> [Your assignment]: Return the listing word for word, as given.

> [Data for this task]:
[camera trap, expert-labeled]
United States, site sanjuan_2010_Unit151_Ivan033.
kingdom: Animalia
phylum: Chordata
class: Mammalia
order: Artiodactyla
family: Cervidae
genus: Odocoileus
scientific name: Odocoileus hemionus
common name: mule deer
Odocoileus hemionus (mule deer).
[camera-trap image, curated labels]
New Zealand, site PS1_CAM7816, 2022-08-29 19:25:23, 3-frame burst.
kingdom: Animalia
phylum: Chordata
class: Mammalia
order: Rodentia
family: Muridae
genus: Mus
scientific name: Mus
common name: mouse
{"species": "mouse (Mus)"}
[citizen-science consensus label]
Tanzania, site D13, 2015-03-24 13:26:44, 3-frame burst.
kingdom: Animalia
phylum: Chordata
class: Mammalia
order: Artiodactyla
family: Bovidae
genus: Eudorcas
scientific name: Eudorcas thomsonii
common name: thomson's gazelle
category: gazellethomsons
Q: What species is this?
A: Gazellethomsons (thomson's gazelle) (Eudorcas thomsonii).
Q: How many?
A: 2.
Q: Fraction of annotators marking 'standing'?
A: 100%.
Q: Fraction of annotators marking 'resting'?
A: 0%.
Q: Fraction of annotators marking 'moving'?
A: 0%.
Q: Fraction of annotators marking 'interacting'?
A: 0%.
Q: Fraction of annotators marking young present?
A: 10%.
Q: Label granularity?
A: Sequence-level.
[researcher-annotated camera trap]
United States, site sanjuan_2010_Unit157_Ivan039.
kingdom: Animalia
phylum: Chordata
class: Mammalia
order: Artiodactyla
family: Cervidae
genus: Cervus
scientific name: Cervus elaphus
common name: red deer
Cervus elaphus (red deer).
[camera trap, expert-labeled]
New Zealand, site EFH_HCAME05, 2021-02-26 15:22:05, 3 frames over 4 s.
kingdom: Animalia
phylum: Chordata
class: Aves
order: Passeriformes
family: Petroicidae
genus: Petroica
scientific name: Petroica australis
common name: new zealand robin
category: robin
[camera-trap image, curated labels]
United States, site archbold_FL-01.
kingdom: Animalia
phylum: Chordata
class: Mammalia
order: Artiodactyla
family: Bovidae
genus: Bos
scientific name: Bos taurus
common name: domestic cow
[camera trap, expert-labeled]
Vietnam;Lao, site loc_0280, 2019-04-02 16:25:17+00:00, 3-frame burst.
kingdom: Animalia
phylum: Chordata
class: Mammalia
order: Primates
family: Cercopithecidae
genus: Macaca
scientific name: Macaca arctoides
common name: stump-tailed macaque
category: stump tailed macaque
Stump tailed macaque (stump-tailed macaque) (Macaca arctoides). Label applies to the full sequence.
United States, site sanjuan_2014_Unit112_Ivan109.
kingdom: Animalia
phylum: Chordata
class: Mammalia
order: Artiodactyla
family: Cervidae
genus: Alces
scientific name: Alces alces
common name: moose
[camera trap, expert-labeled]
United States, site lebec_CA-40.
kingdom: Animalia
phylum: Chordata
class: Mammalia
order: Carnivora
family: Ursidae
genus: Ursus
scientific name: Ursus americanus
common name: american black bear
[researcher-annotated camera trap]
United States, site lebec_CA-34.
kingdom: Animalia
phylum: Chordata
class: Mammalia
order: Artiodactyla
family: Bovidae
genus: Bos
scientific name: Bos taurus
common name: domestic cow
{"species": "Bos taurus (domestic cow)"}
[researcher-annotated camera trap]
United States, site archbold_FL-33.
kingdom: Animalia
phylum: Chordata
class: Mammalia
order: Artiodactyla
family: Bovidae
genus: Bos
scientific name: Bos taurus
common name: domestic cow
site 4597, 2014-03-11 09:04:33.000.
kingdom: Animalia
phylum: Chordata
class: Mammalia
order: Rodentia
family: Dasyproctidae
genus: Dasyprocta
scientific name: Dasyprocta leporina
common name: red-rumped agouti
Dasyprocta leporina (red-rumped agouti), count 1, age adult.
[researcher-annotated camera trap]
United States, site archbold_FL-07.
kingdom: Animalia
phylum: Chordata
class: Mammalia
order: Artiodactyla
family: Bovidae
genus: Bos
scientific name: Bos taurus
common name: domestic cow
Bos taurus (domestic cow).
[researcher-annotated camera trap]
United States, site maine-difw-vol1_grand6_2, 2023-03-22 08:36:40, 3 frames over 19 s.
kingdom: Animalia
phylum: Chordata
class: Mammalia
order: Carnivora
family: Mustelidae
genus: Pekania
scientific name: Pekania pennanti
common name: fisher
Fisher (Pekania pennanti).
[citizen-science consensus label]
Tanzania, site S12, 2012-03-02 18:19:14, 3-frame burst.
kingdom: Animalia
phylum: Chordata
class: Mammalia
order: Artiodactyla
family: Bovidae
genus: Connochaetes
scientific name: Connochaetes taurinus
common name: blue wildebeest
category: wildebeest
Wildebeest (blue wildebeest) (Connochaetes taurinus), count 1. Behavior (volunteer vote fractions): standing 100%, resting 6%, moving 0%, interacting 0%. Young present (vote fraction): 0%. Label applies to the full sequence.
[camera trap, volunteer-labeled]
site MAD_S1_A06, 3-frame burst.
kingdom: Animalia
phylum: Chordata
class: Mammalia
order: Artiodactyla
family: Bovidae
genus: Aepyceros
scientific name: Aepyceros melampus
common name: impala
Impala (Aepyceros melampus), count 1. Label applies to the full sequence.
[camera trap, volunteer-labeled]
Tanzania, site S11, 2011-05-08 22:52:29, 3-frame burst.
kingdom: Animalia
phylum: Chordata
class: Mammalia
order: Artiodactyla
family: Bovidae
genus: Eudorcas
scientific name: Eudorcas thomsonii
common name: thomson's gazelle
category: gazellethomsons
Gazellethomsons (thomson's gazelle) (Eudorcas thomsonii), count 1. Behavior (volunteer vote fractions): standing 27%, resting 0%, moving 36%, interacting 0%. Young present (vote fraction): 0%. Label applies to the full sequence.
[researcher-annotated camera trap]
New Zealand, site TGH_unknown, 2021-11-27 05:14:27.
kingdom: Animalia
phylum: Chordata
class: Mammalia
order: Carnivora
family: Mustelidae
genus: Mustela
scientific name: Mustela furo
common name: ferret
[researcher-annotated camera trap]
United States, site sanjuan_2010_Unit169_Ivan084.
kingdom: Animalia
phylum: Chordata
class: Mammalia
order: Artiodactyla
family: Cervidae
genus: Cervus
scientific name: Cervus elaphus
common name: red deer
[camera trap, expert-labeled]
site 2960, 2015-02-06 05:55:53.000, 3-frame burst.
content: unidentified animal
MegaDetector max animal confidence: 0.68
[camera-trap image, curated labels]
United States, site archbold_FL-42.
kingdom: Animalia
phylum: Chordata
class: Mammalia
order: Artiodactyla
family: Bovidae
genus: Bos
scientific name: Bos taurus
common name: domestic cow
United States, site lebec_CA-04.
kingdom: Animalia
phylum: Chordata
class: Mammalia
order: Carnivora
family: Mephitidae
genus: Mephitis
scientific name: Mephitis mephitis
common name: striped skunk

> [Output of the exercise]:
[camera trap, expert-labeled]
United States, site sanjuan_2010_Unit151_Ivan033.
kingdom: Animalia
phylum: Chordata
class: Mammalia
order: Artiodactyla
family: Cervidae
genus: Odocoileus
scientific name: Odocoileus hemionus
common name: mule deer
Odocoileus hemionus (mule deer).
[camera-trap image, curated labels]
New Zealand, site PS1_CAM7816, 2022-08-29 19:25:23, 3-frame burst.
kingdom: Animalia
phylum: Chordata
class: Mammalia
order: Rodentia
family: Muridae
genus: Mus
scientific name: Mus
common name: mouse
{"species": "mouse (Mus)"}
[citizen-science consensus label]
Tanzania, site D13, 2015-03-24 13:26:44, 3-frame burst.
kingdom: Animalia
phylum: Chordata
class: Mammalia
order: Artiodactyla
family: Bovidae
genus: Eudorcas
scientific name: Eudorcas thomsonii
common name: thomson's gazelle
category: gazellethomsons
Q: What species is this?
A: Gazellethomsons (thomson's gazelle) (Eudorcas thomsonii).
Q: How many?
A: 2.
Q: Fraction of annotators marking 'standing'?
A: 100%.
Q: Fraction of annotators marking 'resting'?
A: 0%.
Q: Fraction of annotators marking 'moving'?
A: 0%.
Q: Fraction of annotators marking 'interacting'?
A: 0%.
Q: Fraction of annotators marking young present?
A: 10%.
Q: Label granularity?
A: Sequence-level.
[researcher-annotated camera trap]
United States, site sanjuan_2010_Unit157_Ivan039.
kingdom: Animalia
phylum: Chordata
class: Mammalia
order: Artiodactyla
family: Cervidae
genus: Cervus
scientific name: Cervus elaphus
common name: red deer
Cervus elaphus (red deer).
[camera trap, expert-labeled]
New Zealand, site EFH_HCAME05, 2021-02-26 15:22:05, 3 frames over 4 s.
kingdom: Animalia
phylum: Chordata
class: Aves
order: Passeriformes
family: Petroicidae
genus: Petroica
scientific name: Petroica australis
common name: new zealand robin
category: robin
[camera-trap image, curated labels]
United States, site archbold_FL-01.
kingdom: Animalia
phylum: Chordata
class: Mammalia
order: Artiodactyla
family: Bovidae
genus: Bos
scientific name: Bos taurus
common name: domestic cow
[camera trap, expert-labeled]
Vietnam;Lao, site loc_0280, 2019-04-02 16:25:17+00:00, 3-frame burst.
kingdom: Animalia
phylum: Chordata
class: Mammalia
order: Primates
family: Cercopithecidae
genus: Macaca
scientific name: Macaca arctoides
common name: stump-tailed macaque
category: stump tailed macaque
Stump tailed macaque (stump-tailed macaque) (Macaca arctoides). Label applies to the full sequence.
United States, site sanjuan_2014_Unit112_Ivan109.
kingdom: Animalia
phylum: Chordata
class: Mammalia
order: Artiodactyla
family: Cervidae
genus: Alces
scientific name: Alces alces
common name: moose
[camera trap, expert-labeled]
United States, site lebec_CA-40.
kingdom: Animalia
phylum: Chordata
class: Mammalia
order: Carnivora
family: Ursidae
genus: Ursus
scientific name: Ursus americanus
common name: american black bear
[researcher-annotated camera trap]
United States, site lebec_CA-34.
kingdom: Animalia
phylum: Chordata
class: Mammalia
order: Artiodactyla
family: Bovidae
genus: Bos
scientific name: Bos taurus
common name: domestic cow
{"species": "Bos taurus (domestic cow)"}
[researcher-annotated camera trap]
United States, site archbold_FL-33.
kingdom: Animalia
phylum: Chordata
class: Mammalia
order: Artiodactyla
family: Bovidae
genus: Bos
scientific name: Bos taurus
common name: domestic cow
site 4597, 2014-03-11 09:04:33.000.
kingdom: Animalia
phylum: Chordata
class: Mammalia
order: Rodentia
family: Dasyproctidae
genus: Dasyprocta
scientific name: Dasyprocta leporina
common name: red-rumped agouti
Dasyprocta leporina (red-rumped agouti), count 1, age adult.
[researcher-annotated camera trap]
United States, site archbold_FL-07.
kingdom: Animalia
phylum: Chordata
class: Mammalia
order: Artiodactyla
family: Bovidae
genus: Bos
scientific name: Bos taurus
common name: domestic cow
Bos taurus (domestic cow).
[researcher-annotated camera trap]
United States, site maine-difw-vol1_grand6_2, 2023-03-22 08:36:40, 3 frames over 19 s.
kingdom: Animalia
phylum: Chordata
class: Mammalia
order: Carnivora
family: Mustelidae
genus: Pekania
scientific name: Pekania pennanti
common name: fisher
Fisher (Pekania pennanti).
[citizen-science consensus label]
Tanzania, site S12, 2012-03-02 18:19:14, 3-frame burst.
kingdom: Animalia
phylum: Chordata
class: Mammalia
order: Artiodactyla
family: Bovidae
genus: Connochaetes
scientific name: Connochaetes taurinus
common name: blue wildebeest
category: wildebeest
Wildebeest (blue wildebeest) (Connochaetes taurinus), count 1. Behavior (volunteer vote fractions): standing 100%, resting 6%, moving 0%, interacting 0%. Young present (vote fraction): 0%. Label applies to the full sequence.
[camera trap, volunteer-labeled]
site MAD_S1_A06, 3-frame burst.
kingdom: Animalia
phylum: Chordata
class: Mammalia
order: Artiodactyla
family: Bovidae
genus: Aepyceros
scientific name: Aepyceros melampus
common name: impala
Impala (Aepyceros melampus), count 1. Label applies to the full sequence.
[camera trap, volunteer-labeled]
Tanzania, site S11, 2011-05-08 22:52:29, 3-frame burst.
kingdom: Animalia
phylum: Chordata
class: Mammalia
order: Artiodactyla
family: Bovidae
genus: Eudorcas
scientific name: Eudorcas thomsonii
common name: thomson's gazelle
category: gazellethomsons
Gazellethomsons (thomson's gazelle) (Eudorcas thomsonii), count 1. Behavior (volunteer vote fractions): standing 27%, resting 0%, moving 36%, interacting 0%. Young present (vote fraction): 0%. Label applies to the full sequence.
[researcher-annotated camera trap]
New Zealand, site TGH_unknown, 2021-11-27 05:14:27.
kingdom: Animalia
phylum: Chordata
class: Mammalia
order: Carnivora
family: Mustelidae
genus: Mustela
scientific name: Mustela furo
common name: ferret
[researcher-annotated camera trap]
United States, site sanjuan_2010_Unit169_Ivan084.
kingdom: Animalia
phylum: Chordata
class: Mammalia
order: Artiodactyla
family: Cervidae
genus: Cervus
scientific name: Cervus elaphus
common name: red deer
[camera trap, expert-labeled]
site 2960, 2015-02-06 05:55:53.000, 3-frame burst.
content: unidentified animal
MegaDetector max animal confidence: 0.68
[camera-trap image, curated labels]
United States, site archbold_FL-42.
kingdom: Animalia
phylum: Chordata
class: Mammalia
order: Artiodactyla
family: Bovidae
genus: Bos
scientific name: Bos taurus
common name: domestic cow
United States, site lebec_CA-04.
kingdom: Animalia
phylum: Chordata
class: Mammalia
order: Carnivora
family: Mephitidae
genus: Mephitis
scientific name: Mephitis mephitis
common name: striped skunk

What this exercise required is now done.